> **Excerpt**

────────

The Holy Qur'an: Text, Translation and Commentary is an English translation of the Qur'an by the British Indian Abdullah Yusuf Ali (1872–1953) during the British Raj. It has become among the most widely known English translations of the Qur'an, due in part to its prodigious use of footnotes, and its distribution and subsidization by Saudi Arabian beneficiaries during the late 20th century.

History
Ali began his translation in the 1920s, after he had retired from the Civil Service and settled in the United Kingdom.

The translation was first published in 1934 by  Shaik Muhammad Ashraf Publishers of Bakhshi Bazaar, Lahore, Punjab, one of the major Islamic publishing houses still in business today. The original translation was in its third edition at the time of Ali's death.

Preface to First Edition, Lahore 4 April 1934

Preface to Third Edition, 1938

Saudi sponsorship
In 1980, the Saudi religious establishment felt the need for a reliable English translation and exegesis of the Qur'an to be made available for the increasing English language readership across the globe. After researching the various translations in print at the time, four high-level committees under the General Presidency of the Department of Islamic Research chose Yusuf Ali's translation and commentary as the best available for publication. After significant revisions, a large Hardback edition was printed in 1985 by the King Fahd Holy Qur'an Printing Complex of Saudi Arabia, according to Royal Decree No. 12412. This edition, however, did not credit Yusuf Ali as the translator on the title page. It served briefly as the officially sanctioned English translation of the Saudi religious establishment, until it was replaced by the Noble Qur'an Salafi translation in 1993 upon the latter's arrival in the marketplace.

────────

> **Written request 1**
Summarize the text on the Yusuf Ali translation in two sentences.
The records that follow have no connection to the text on the Yusuf Ali translation.

> **Data lines**
────────

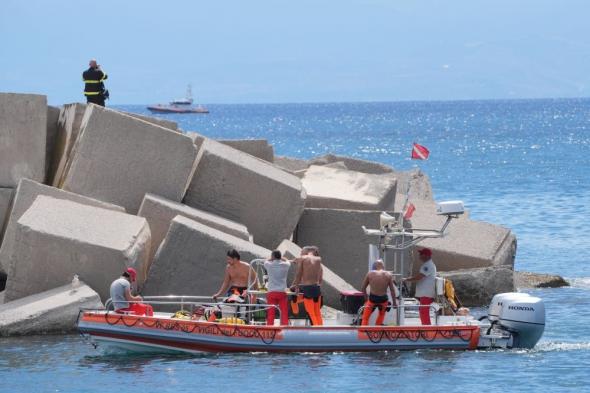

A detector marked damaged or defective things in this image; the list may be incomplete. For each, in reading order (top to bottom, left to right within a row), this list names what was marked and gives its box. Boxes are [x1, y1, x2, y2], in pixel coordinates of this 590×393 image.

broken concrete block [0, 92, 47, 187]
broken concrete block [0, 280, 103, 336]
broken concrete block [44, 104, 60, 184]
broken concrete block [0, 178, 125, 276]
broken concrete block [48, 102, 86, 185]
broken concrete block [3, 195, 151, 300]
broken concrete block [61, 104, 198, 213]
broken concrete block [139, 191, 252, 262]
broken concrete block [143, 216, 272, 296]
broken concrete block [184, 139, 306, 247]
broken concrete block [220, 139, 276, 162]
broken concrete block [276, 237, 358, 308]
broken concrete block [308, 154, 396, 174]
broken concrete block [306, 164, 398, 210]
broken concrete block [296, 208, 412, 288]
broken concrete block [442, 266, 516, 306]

────────

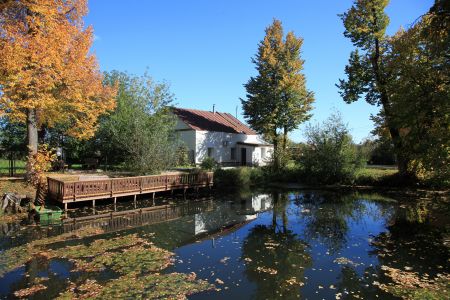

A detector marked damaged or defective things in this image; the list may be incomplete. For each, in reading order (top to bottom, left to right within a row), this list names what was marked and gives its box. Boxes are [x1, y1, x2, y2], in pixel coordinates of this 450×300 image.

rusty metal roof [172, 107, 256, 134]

────────

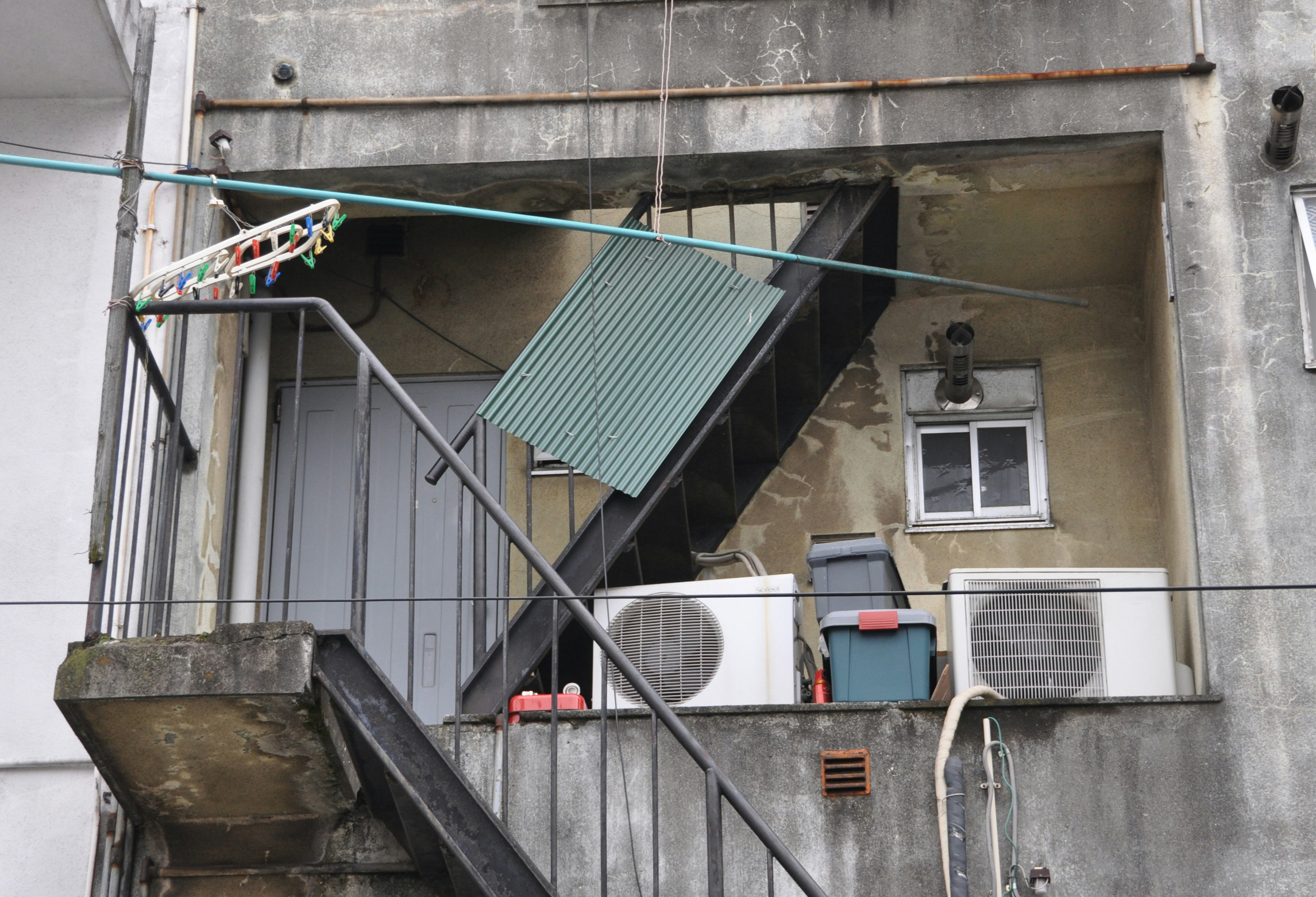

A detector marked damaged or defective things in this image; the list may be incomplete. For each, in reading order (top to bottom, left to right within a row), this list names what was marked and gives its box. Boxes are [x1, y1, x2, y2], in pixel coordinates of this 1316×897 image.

────────

> **Written request 2**
Output as a numbered list, omitting blank lines, the lines of the records from the one containing "this 450×300 image." through the one containing "rusty metal roof [172, 107, 256, 134]", both included.

> **Full answer 1**
Abdullah Yusuf Ali's English translation of the Qur'an, begun in the 1920s and first published in Lahore in 1934, became one of the most widely known, partly because of its extensive footnotes and its Saudi-backed distribution. In 1985 a significantly revised edition that did not credit Yusuf Ali on the title page was printed in Saudi Arabia and served briefly as the officially sanctioned English translation, until the Noble Qur'an replaced it in 1993.

> **Full answer 2**
1. A detector marked damaged or defective things in this image; the list may be incomplete. For each, in reading order (top to bottom, left to right within a row), this list names what was marked and gives its box. Boxes are [x1, y1, x2, y2], in pixel coordinates of this 450×300 image.
2. rusty metal roof [172, 107, 256, 134]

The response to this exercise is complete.